I've watched/listened/read a handful of The Great Courses series over the years. There were some early video versions with small audiences of 5-10 people, but I've found over time that the camera on later ones into the late 00s and early 10s never shows any audience. This means the applause on the audio versions is almost always canned and used to give the appearance of an implied audience.
Students of these courses often are more on the passive side, so they seem to find reasonable scholars who also happen to be good lecturers/storytellers as the driving thrust. As a result, they don't always go into some of the deeper details as these also tend to be very introductory in nature. It seems rare to me that any of their offerings go beyond the freshman/sophomore level of material.
Thanks for teasing apart the differences in narrative you're seeing. Many of these courses are so pre-packaged that they don't provide "traditional" textbooks beyond the course guides which are usually scant notes/reviews of what appears in the lectures with a small handful of additional resources. It's really these additional readings where the more interesting pieces of a fuller course can be found, so I'm curious to hear what you think of their recommended readings/bibliographic suggestions (if any).
"It took years of indifference and stupidity to make us as ignorant as we are today. Anyone who has taught college over the last forty years, as I have, can tell you how much less students coming out of high school know every year. At first it was shocking, but it no longer surprises any college instructor that the nice and eager young people enrolled in your classes have no ability to grasp most of the material being taught.
Teaching American literature, as I have been doing, has become harder and harder in recent years, since the students read little literature before coming to college and often lack the most basic historical information about the period in which the novel or the poem was written, including what important ideas and issues occupied thinking people at the time."
~ Charles Simic, New York Review of Books, 2017
... I leave it to the students to source the first quote. : ))))))
Teaching to the test in America has exacerbated that problem in secondary ed. But every challenge is an opportunity! I take it as a chance to tell them a story they may only be vaguely aware of -- which is cool!!
I've watched/listened/read a handful of The Great Courses series over the years. There were some early video versions with small audiences of 5-10 people, but I've found over time that the camera on later ones into the late 00s and early 10s never shows any audience. This means the applause on the audio versions is almost always canned and used to give the appearance of an implied audience.
Students of these courses often are more on the passive side, so they seem to find reasonable scholars who also happen to be good lecturers/storytellers as the driving thrust.
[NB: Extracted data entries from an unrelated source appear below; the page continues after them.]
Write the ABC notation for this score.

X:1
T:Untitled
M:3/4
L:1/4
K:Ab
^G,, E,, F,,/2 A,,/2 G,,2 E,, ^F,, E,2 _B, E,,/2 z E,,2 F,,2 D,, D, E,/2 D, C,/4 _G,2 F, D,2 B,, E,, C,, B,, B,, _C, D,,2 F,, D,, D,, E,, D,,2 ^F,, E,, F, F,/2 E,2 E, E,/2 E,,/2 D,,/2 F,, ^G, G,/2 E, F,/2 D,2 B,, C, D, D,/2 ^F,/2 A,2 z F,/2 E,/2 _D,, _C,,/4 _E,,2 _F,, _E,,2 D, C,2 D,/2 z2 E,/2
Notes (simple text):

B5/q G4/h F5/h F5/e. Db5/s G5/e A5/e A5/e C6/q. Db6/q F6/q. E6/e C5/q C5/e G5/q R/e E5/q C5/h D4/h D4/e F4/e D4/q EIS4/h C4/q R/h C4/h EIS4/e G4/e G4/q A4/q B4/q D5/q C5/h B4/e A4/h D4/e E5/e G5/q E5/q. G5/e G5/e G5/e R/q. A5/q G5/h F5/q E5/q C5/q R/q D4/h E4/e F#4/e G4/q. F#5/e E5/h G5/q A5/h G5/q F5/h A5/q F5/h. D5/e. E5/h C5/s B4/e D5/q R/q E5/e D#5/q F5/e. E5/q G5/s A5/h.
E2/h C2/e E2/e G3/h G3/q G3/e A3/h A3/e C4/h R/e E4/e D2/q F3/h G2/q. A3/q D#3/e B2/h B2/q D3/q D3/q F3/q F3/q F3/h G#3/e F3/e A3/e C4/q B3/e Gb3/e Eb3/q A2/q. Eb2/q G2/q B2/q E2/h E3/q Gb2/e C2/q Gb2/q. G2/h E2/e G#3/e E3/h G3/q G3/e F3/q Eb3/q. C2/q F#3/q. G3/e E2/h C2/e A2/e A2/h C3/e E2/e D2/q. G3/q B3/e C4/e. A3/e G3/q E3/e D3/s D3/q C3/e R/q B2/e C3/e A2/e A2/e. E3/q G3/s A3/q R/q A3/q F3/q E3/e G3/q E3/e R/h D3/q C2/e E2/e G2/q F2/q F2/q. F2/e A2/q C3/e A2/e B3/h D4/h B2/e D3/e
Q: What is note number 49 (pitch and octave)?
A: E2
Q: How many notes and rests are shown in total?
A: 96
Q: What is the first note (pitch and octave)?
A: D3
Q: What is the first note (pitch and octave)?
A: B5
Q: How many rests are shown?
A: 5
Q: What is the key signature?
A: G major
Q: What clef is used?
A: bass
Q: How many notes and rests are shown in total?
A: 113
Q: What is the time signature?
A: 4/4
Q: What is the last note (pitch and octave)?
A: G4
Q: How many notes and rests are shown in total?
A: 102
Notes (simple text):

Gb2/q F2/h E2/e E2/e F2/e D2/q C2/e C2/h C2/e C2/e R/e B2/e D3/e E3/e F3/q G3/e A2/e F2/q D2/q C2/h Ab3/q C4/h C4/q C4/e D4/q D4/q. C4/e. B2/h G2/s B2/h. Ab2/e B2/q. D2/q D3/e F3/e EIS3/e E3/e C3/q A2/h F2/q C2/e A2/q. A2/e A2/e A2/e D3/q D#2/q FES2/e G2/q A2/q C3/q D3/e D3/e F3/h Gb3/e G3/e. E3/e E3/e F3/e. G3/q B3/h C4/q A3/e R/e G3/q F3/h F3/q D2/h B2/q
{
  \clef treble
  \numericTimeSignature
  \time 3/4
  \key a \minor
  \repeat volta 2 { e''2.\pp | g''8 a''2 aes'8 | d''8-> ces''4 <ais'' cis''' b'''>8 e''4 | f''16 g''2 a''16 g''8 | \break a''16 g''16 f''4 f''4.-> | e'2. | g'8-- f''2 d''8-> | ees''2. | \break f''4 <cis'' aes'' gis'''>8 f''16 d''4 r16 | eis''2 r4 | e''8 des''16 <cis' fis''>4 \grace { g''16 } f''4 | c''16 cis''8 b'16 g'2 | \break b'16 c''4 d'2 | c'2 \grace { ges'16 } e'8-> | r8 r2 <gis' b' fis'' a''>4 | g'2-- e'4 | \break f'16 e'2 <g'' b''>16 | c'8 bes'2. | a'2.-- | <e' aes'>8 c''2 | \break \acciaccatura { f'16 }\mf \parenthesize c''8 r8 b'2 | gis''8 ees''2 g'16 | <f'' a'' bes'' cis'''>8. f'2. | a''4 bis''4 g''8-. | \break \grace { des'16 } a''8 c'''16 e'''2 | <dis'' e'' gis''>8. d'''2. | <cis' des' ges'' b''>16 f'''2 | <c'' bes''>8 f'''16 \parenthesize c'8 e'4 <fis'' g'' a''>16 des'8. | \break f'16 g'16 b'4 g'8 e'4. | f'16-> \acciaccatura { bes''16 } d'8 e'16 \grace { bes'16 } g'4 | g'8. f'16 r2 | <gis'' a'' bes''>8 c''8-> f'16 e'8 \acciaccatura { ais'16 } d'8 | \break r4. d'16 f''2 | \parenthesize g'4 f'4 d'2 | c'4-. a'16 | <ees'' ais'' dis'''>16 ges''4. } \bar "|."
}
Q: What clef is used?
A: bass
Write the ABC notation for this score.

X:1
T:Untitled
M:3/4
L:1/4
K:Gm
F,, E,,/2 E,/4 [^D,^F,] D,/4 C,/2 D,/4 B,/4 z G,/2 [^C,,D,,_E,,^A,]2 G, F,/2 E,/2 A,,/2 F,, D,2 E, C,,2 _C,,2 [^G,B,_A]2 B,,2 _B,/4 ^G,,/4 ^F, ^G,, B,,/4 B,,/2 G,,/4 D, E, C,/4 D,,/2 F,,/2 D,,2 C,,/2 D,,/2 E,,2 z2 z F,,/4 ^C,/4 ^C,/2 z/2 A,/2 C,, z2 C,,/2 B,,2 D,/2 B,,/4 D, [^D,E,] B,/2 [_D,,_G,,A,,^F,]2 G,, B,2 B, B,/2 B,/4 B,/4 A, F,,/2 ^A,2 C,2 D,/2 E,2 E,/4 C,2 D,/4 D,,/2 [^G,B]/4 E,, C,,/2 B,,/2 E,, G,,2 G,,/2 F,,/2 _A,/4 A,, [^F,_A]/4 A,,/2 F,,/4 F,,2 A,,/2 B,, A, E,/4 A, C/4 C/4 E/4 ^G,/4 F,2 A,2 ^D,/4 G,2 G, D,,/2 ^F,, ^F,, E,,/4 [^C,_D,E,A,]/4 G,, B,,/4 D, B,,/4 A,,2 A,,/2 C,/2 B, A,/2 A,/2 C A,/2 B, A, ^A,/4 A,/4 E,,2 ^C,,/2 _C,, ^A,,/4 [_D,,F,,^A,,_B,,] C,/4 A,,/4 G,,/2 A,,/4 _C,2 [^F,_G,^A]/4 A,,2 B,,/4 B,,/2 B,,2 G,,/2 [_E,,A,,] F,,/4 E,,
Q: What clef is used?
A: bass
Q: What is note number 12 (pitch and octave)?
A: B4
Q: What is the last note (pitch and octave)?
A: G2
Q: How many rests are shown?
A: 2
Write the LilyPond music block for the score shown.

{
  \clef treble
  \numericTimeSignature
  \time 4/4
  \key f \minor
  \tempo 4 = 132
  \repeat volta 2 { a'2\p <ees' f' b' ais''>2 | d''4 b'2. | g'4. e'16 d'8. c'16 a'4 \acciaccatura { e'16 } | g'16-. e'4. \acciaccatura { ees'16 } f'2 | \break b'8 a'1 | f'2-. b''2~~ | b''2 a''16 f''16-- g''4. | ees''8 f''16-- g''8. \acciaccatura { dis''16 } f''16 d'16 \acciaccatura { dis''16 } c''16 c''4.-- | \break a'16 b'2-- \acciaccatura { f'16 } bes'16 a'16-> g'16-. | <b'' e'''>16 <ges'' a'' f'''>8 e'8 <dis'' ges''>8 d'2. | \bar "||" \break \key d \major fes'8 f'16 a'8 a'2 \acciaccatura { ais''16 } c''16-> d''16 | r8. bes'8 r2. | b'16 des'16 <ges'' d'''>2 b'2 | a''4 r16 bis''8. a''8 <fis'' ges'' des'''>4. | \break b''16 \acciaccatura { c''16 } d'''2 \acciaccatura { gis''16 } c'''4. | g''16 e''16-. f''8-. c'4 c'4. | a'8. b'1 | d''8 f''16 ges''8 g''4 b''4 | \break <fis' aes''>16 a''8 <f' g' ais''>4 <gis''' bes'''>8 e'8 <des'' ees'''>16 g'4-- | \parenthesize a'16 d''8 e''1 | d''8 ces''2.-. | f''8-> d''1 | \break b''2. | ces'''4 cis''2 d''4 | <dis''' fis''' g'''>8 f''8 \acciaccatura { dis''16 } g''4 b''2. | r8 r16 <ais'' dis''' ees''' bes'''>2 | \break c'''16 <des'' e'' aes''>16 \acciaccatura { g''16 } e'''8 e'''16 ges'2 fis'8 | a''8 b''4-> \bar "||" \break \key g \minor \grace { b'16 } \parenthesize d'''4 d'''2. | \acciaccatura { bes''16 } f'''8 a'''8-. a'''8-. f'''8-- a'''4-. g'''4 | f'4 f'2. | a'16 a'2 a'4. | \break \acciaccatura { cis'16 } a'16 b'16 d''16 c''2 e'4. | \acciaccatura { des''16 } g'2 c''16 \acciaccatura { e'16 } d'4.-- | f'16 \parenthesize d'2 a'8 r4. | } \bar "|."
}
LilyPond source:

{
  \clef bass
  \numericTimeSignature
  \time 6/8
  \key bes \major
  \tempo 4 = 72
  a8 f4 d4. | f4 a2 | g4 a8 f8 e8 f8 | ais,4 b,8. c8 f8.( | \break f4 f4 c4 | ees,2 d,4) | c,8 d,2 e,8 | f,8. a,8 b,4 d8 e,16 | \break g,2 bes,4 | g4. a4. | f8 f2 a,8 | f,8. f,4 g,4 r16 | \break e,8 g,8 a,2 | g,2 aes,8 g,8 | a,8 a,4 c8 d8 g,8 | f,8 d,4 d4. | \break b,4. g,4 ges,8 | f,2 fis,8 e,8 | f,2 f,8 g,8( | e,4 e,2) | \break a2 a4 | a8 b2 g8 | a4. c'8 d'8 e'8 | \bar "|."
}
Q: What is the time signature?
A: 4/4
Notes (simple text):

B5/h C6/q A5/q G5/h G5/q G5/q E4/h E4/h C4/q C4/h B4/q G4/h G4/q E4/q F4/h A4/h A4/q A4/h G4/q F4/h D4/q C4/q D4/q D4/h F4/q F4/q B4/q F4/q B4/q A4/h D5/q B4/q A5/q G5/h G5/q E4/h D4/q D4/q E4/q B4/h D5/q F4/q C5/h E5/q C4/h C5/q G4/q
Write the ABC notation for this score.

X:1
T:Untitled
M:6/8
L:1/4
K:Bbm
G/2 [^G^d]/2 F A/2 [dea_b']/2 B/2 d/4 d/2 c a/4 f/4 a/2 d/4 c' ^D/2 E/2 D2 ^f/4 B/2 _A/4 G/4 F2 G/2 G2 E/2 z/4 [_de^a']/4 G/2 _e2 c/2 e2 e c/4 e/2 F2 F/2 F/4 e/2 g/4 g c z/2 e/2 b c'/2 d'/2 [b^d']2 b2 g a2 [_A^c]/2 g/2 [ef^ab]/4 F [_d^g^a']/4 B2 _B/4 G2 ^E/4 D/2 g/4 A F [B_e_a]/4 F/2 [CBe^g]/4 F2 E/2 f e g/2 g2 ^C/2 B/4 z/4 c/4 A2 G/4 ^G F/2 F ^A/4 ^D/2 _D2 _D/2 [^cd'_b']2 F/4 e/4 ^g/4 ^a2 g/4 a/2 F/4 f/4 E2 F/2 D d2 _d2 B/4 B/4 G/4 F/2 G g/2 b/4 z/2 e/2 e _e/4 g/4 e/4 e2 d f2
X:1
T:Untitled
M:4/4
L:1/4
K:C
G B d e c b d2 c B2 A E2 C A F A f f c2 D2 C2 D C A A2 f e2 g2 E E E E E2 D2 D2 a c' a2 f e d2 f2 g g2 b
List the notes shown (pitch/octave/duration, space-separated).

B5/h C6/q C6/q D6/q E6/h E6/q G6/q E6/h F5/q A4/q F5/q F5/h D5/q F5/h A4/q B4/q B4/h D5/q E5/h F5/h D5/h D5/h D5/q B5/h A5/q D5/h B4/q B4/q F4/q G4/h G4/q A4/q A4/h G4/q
As a result, they don't always go into some of the deeper details as these also tend to be very introductory in nature. It seems rare to me that any of their offerings go beyond the freshman/sophomore level of material.
Thanks for teasing apart the differences in narrative you're seeing. Many of these courses are so pre-packaged that they don't provide "traditional" textbooks beyond the course guides which are usually scant notes/reviews of what appears in the lectures with a small handful of additional resources. It's really these additional readings where the more interesting pieces of a fuller course can be found, so I'm curious to hear what you think of their recommended readings/bibliographic suggestions (if any).
Thanks, Chris. I think I'll say something about the format, including the "Guidebook", over on Lifelong Learners in the next day or so.
And 'this week';
Lost Mayan city found in Mexico jungle by accident
https://www.bbc.com/news/articles/crmznzkly3go
... so the numbers with another de-stabilising wobble.
Ha ha ha...
Quote 1
"Enough?"
Quote 2
"It took years of indifference and stupidity to make us as ignorant as we are today. Anyone who has taught college over the last forty years, as I have, can tell you how much less students coming out of high school know every year. At first it was shocking, but it no longer surprises any college instructor that the nice and eager young people enrolled in your classes have no ability to grasp most of the material being taught.
Teaching American literature, as I have been doing, has become harder and harder in recent years, since the students read little literature before coming to college and often lack the most basic historical information about the period in which the novel or the poem was written, including what important ideas and issues occupied thinking people at the time."
~ Charles Simic, New York Review of Books, 2017
... I leave it to the students to source the first quote. : ))))))
Teaching to the test in America has exacerbated that problem in secondary ed. But every challenge is an opportunity! I take it as a chance to tell them a story they may only be vaguely aware of -- which is cool!!